Anything below a top four finish and Tottenham will deem their campaign a failure. The recovering Chelsea and Manchester United will quickly mount challenges for those four spots one would expect, whilst Manchester City are buoyed by the arrival of Pep Guardiola.
This season will be a challenge for any manager. The league is looking to regain it’s strength and become what it once was; the best league in the world.
Pochettino, therefore is under pressure. Will he make the top four? Here are FIVE reasons why he may not…
Spurs’ players, on the whole, had very disappointing summers. Harry Kane and Dele Alli were two of the leading scapegoats in England’s EURO humiliation, whilst Mousa Dembele was in and out of the Belgium side that similarly underachieved.
Hugo Lloris led his French side to a shock final defeat, as Toby Alderweireld and Jan Vertonghen joined Dembele in the Belgian disappointment.
It’s hard to know how such players have recovered mentally, but some individuals take a long, long time to recover from such setbacks.
Proudly, Spurs have stuck to their transfer policy this summer.

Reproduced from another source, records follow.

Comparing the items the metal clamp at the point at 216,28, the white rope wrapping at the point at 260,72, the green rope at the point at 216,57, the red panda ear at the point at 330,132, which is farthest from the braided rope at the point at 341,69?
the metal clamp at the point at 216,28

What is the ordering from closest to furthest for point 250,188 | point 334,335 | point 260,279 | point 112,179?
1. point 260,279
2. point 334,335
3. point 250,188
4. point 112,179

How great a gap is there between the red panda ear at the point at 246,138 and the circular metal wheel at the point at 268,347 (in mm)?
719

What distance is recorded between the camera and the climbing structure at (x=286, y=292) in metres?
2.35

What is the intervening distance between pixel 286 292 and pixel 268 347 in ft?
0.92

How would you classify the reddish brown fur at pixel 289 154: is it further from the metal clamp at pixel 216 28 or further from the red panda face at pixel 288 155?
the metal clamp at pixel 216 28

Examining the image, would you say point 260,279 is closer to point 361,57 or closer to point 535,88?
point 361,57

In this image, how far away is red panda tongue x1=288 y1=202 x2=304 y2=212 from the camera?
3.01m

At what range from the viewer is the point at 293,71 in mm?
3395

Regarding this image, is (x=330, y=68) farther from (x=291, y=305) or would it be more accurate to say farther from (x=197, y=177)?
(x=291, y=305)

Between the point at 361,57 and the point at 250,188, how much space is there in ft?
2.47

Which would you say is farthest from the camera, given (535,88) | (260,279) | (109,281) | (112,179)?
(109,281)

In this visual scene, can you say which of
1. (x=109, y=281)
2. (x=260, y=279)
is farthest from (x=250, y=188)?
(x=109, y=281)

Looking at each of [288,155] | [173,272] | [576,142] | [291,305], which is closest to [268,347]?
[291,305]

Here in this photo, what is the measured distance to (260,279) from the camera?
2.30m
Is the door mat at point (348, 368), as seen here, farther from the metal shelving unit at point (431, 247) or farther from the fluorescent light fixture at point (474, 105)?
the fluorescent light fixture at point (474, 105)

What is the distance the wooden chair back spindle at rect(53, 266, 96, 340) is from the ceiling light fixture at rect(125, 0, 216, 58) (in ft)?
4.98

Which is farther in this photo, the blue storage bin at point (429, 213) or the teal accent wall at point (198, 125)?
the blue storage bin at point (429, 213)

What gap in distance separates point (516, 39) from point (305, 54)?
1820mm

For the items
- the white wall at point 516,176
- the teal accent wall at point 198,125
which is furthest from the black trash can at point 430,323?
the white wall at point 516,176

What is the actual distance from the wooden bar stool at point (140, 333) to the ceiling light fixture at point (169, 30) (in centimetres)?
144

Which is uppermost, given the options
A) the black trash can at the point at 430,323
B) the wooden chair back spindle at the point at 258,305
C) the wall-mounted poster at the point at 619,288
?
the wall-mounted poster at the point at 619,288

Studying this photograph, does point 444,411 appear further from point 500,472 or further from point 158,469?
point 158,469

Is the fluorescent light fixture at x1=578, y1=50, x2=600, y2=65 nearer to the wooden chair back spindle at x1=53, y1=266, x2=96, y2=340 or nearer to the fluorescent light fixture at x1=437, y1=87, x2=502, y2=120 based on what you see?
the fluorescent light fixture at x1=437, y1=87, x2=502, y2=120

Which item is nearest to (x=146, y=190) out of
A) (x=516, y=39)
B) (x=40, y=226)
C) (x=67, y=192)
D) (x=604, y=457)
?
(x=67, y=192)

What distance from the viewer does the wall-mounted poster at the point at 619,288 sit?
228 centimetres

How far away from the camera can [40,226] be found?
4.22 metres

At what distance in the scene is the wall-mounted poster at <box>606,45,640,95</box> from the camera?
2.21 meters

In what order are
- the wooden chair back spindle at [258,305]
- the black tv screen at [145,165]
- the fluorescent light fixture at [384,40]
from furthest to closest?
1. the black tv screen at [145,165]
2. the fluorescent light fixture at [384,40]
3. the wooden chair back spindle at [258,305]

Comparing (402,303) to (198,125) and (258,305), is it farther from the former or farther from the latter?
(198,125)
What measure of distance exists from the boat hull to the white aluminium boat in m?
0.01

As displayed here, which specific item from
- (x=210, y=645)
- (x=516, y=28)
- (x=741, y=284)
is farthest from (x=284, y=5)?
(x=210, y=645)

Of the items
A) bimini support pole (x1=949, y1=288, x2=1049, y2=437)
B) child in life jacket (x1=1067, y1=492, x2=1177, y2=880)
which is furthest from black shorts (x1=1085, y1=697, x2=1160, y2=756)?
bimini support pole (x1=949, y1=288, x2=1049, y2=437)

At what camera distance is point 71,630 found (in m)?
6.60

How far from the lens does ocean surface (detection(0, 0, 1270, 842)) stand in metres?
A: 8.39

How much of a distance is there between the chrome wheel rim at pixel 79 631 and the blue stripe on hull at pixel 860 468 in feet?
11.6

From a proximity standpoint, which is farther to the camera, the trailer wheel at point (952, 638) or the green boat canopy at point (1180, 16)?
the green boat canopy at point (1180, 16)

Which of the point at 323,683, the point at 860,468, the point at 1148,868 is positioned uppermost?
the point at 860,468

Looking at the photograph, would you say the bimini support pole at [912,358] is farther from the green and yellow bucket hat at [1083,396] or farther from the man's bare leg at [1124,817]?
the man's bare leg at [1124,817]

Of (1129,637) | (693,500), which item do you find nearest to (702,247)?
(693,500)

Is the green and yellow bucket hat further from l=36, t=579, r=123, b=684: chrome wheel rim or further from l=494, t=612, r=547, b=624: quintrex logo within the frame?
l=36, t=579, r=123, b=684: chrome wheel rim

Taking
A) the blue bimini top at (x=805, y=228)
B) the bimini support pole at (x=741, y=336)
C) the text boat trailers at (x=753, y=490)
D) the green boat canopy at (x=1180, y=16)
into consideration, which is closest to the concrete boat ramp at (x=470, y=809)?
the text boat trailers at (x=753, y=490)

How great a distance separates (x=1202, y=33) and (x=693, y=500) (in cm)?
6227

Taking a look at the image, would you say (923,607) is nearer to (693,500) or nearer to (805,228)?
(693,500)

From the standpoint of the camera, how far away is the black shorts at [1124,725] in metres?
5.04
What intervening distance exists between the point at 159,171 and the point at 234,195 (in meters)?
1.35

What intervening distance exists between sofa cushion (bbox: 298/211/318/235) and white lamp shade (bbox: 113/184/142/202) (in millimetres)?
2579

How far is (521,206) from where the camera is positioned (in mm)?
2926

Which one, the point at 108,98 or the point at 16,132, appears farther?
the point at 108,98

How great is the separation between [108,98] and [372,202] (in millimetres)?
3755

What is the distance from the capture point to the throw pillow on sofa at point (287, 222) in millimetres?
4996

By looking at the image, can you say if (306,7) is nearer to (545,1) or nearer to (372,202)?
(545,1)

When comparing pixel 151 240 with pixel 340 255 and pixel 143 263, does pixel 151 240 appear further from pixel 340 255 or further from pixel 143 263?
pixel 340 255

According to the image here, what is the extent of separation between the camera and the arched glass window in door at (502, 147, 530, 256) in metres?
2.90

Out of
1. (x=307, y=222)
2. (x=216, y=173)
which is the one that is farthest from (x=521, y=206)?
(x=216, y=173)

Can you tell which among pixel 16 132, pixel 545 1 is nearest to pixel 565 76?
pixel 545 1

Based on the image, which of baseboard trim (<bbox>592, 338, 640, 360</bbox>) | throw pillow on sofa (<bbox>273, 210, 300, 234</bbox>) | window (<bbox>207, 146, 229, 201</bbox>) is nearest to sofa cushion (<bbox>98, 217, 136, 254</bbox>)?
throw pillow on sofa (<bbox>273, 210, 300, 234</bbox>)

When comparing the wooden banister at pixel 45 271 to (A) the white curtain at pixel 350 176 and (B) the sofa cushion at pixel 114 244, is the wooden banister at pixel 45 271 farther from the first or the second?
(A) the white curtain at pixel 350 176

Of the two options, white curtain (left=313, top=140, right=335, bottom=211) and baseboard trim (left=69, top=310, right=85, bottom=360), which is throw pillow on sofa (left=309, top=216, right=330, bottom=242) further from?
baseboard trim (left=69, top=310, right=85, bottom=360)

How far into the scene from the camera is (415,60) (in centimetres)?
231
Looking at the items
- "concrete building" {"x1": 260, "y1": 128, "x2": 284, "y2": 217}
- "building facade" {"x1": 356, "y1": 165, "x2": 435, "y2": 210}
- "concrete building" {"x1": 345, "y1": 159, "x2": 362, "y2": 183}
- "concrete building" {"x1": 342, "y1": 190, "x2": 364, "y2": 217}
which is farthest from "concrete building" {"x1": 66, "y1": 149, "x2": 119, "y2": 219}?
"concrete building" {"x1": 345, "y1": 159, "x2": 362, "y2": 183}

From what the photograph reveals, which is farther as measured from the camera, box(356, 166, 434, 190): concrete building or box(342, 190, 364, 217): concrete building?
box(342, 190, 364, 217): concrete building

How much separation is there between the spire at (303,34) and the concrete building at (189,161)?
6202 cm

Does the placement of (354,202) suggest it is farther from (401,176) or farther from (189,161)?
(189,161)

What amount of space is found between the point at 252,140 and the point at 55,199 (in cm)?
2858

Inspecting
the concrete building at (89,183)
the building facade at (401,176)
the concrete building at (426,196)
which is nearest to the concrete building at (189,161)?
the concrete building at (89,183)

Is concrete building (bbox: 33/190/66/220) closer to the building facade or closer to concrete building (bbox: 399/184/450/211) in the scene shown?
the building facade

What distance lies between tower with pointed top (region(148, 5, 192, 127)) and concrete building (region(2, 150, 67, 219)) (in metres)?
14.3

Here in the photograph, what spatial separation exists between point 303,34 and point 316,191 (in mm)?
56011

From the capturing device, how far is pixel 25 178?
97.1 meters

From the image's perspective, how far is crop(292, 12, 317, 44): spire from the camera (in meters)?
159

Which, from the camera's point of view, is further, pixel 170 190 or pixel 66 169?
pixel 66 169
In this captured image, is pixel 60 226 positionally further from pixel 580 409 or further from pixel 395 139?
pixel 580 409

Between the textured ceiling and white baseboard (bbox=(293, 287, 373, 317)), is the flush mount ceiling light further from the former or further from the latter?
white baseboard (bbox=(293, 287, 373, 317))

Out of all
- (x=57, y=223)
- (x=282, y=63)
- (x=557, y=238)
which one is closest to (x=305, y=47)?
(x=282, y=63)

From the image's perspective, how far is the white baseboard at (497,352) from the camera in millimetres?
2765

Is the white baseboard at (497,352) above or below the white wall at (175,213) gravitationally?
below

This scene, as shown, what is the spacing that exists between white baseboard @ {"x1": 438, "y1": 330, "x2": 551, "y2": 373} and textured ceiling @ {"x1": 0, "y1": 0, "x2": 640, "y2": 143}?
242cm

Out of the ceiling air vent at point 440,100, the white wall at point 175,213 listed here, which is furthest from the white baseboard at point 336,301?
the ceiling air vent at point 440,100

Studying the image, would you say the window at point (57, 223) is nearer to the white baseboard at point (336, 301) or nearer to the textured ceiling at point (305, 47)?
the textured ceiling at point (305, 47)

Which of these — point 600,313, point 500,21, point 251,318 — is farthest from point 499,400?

As rivals have pushed for the biggest names and used their bank account to show their ‘ambition’ Spurs have boldly stuck to their policy of not overpaying.
The signings have been as sensible as you could imagine, but the question is more if they have underwhelmed. With their riches and the lure of Champions League football, will Spurs pay the price for failing to splash a bit more cash?
Every squad in Europe gets stretched, but the task of dealing with Champions League football is that bit harder. Pochettino will need to rotate wisely if they are to have a fighting chance in the league, rather than sticking to his Europa League approach – take as few a first-teamers as possible.
Harry Kane, particularly, will have to be wisely rotated with Janssen if they are to even compete for the top four.
If it wasn’t for Leicester City’s heroics last season, Spurs would have been the story of the season. Holding second-place for much of the campaign, the Lilywhites continued their distinguished bridesmaid tradition.
Eventually slipping in to third after a final collapse, it’s hard not to wonder if that was a freak season.
Compare the transfers of Tottenham’s supposed rivals for top four this season to the investments made by Daniel Levy.
What do you see?
It’s a stark difference. The shrewd, buy young and develop, philosophy of Spurs is commendable, but their squad is looking a little short of star quality on paper.